--- EXCERPTED PASSAGE ---
=-=-=-=-=

IranIran installs faster centrifuges at Natanz

Published 14 February 2013

Iranian officials said Wednesday that Iran has begun installing more sophisticated enrichment centrifuges at its Natanz uranium enrichment facility. Speeding up the enrichment process would shorten Iran’s “break out” period: if Iran were to inform the IAEA that it was withdrawing from the nonproliferation treaty (NPT), a step which would allow it to build nuclear bombs without violating the treaty – the time between withdrawal from the treaty and to first nuclear weapons being build will be that much shorter. This will make it that much more difficult for outside powers to intervene to stop the build-up.

Iranian president Ahmadinejad inspecting enrichment centrifuges // Source: tinmoi.vn

Iranian officials said Wednesday that Iran has begun installing more sophisticated enrichment centrifuges at its Natanz uranium enrichment facility. The announcement was made as Iran and the P5+1 group are getting set to renew their discussions of Iran’s nuclear status.

The New York Times reports that Fereydoon Abbasi, the head of Iran’s Atomic Energy Agency, was quoted by the semiofficial Iranian Students’ News Agency as saying that Iran began putting in the new centrifuges last month. “We have produced the machines as planned, and we are carrying out the installation gradually, to complete the tests relevant to the new generation,” he said.

Iran informed the International Atomic Energy Agency (IAEA) late last month that it would be installing the new equipment at Natanz in order to speed up the production of enriched uranium.

Speeding up the enrichment process would shorten Iran’s “break out” period: if Iran were to inform the IAEA that it was withdrawing from the nonproliferation treaty (NPT), a step which would allow it to build nuclear bombs without violating the treaty – the time between withdrawal from the treaty and to first nuclear weapons being built will be that much shorter. This will make it that much more difficult for outside powers to intervene to stop the build-up.

The Times notes, though, that another Iranian news agency, Fars, quoted Abbasi as saying that the new centrifuges were designed to enrich uranium to a purity of less than 5 percent, not to the 20 percent level – the level from enrichment to weapon-grade material is short.

Separately, Iran announced on Tuesday that it was converting some of its stockpile of 20-percent enriched uranium into reactor fuel. IAEA officials say once the uranium is converted, it is difficult to reconvert it for weapons.

=-=-=-=-=

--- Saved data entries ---
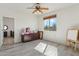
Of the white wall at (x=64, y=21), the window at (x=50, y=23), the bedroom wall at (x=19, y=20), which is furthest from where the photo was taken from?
the window at (x=50, y=23)

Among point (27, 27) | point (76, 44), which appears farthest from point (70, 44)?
point (27, 27)

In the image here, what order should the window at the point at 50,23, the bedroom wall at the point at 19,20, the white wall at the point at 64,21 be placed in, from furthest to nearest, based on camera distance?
the window at the point at 50,23 → the bedroom wall at the point at 19,20 → the white wall at the point at 64,21

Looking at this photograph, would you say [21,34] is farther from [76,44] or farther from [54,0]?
[54,0]

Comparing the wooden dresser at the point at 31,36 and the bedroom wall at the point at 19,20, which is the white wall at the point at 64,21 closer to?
the wooden dresser at the point at 31,36

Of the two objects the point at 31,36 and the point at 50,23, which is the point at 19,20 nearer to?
the point at 31,36

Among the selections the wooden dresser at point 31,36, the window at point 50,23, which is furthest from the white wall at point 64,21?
the wooden dresser at point 31,36

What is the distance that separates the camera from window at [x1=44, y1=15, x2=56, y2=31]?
17.7 feet

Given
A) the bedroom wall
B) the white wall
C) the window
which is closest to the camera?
the white wall

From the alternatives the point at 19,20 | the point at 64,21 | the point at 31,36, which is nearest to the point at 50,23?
the point at 64,21

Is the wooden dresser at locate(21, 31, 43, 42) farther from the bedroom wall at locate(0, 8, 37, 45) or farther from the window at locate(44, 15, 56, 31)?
the window at locate(44, 15, 56, 31)

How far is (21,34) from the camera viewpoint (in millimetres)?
5480

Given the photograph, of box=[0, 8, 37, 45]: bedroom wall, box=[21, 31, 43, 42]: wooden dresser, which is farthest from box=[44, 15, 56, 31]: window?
box=[0, 8, 37, 45]: bedroom wall

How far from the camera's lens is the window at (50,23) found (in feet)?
17.7

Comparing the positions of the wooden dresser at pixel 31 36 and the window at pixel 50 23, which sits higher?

=-=-=-=-=

--- WORK TO COMPLETE ---
In the article on the Natanz centrifuges, shorten the paragraph that begins "The New York Times reports that" and keep its main facts. These rows are separate from the article on the Natanz centrifuges.

--- RESULT BELOW ---
According to The New York Times, the semiofficial Iranian Students' News Agency quoted Fereydoon Abbasi, head of Iran's Atomic Energy Agency, as saying Iran began installing the new centrifuges last month. He said the machines were produced as planned and are being installed gradually so tests on the new generation can be completed.